:: GIVEN REQUEST ::
Pull out every one of the items below and reproduce each line word for word, without changing anything.

:: PROVIDED RECORDS ::
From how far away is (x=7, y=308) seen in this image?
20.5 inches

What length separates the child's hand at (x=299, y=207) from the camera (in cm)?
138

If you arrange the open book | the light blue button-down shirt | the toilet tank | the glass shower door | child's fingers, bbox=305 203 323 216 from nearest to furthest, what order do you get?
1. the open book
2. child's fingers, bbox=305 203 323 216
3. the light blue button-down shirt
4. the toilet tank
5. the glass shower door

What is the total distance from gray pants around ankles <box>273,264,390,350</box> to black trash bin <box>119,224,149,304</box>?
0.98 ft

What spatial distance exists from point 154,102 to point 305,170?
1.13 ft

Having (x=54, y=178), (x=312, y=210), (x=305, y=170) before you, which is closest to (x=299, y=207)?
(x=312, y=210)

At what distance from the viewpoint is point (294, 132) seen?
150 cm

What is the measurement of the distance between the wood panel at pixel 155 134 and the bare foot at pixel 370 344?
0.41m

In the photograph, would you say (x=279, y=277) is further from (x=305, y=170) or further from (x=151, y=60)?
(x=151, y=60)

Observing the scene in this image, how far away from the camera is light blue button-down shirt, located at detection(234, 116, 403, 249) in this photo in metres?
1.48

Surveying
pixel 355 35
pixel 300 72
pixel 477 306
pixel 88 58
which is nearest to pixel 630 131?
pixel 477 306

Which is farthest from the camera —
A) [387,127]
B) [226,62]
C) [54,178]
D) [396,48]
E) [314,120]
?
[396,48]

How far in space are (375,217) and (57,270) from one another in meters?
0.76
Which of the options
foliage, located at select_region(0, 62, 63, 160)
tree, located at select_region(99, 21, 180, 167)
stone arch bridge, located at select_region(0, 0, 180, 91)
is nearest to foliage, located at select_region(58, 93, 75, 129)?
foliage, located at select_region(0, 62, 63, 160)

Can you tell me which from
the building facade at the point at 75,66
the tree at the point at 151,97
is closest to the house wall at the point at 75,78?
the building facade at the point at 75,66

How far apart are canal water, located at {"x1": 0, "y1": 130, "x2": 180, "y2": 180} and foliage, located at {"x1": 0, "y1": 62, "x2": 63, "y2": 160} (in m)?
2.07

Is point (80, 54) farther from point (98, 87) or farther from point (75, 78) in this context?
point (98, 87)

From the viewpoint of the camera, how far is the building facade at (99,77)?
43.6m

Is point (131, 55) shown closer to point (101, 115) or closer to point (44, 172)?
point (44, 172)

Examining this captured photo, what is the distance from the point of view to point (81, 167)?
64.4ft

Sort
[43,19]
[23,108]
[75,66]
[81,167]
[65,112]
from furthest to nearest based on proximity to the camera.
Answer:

:: REPLY ::
From how far away is (x=7, y=308) seen in this image?
20.5 inches

What length separates the child's hand at (x=299, y=207) from the camera (in cm)?
138

If you arrange the open book | the light blue button-down shirt | the toilet tank | the glass shower door | child's fingers, bbox=305 203 323 216 from nearest to furthest, what order do you get?
1. the open book
2. child's fingers, bbox=305 203 323 216
3. the light blue button-down shirt
4. the toilet tank
5. the glass shower door

What is the total distance from gray pants around ankles <box>273,264,390,350</box> to black trash bin <box>119,224,149,304</box>?
0.98 ft

What spatial distance exists from point 154,102 to point 305,170?
1.13 ft

Having (x=54, y=178), (x=312, y=210), (x=305, y=170) before you, which is closest to (x=299, y=207)?
(x=312, y=210)

At what distance from the viewpoint is point (294, 132) seen?
150 cm

What is the measurement of the distance between the wood panel at pixel 155 134 and the bare foot at pixel 370 344?
0.41m

In the photograph, would you say (x=279, y=277) is further from (x=305, y=170) or further from (x=151, y=60)?
(x=151, y=60)

Observing the scene in this image, how far away from the camera is light blue button-down shirt, located at detection(234, 116, 403, 249) in this photo in metres?
1.48

Surveying
pixel 355 35
pixel 300 72
pixel 477 306
pixel 88 58
which is nearest to pixel 630 131?
pixel 477 306

Which is farthest from the camera —
A) [387,127]
B) [226,62]
C) [54,178]
D) [396,48]
E) [314,120]
?
[396,48]

How far in space are (375,217) and (57,270) from one another in meters?
0.76
Which of the options
foliage, located at select_region(0, 62, 63, 160)
tree, located at select_region(99, 21, 180, 167)
stone arch bridge, located at select_region(0, 0, 180, 91)
is nearest to foliage, located at select_region(58, 93, 75, 129)?
foliage, located at select_region(0, 62, 63, 160)

Can you tell me which from
the building facade at the point at 75,66
the tree at the point at 151,97
is closest to the house wall at the point at 75,78?
the building facade at the point at 75,66

How far apart are canal water, located at {"x1": 0, "y1": 130, "x2": 180, "y2": 180} and foliage, located at {"x1": 0, "y1": 62, "x2": 63, "y2": 160} (in m)?
2.07

Is point (80, 54) farther from point (98, 87) or farther from point (75, 78) in this context?
point (98, 87)

From the viewpoint of the camera, how far is the building facade at (99,77)?
43.6m

Is point (131, 55) shown closer to point (101, 115) or closer to point (44, 172)?
point (44, 172)

Examining this captured photo, what is the distance from the point of view to point (81, 167)?
64.4ft

Sort
[43,19]
[23,108]
[75,66]
[81,167]
[65,112]
from furthest to nearest based on proximity to the camera.
Answer:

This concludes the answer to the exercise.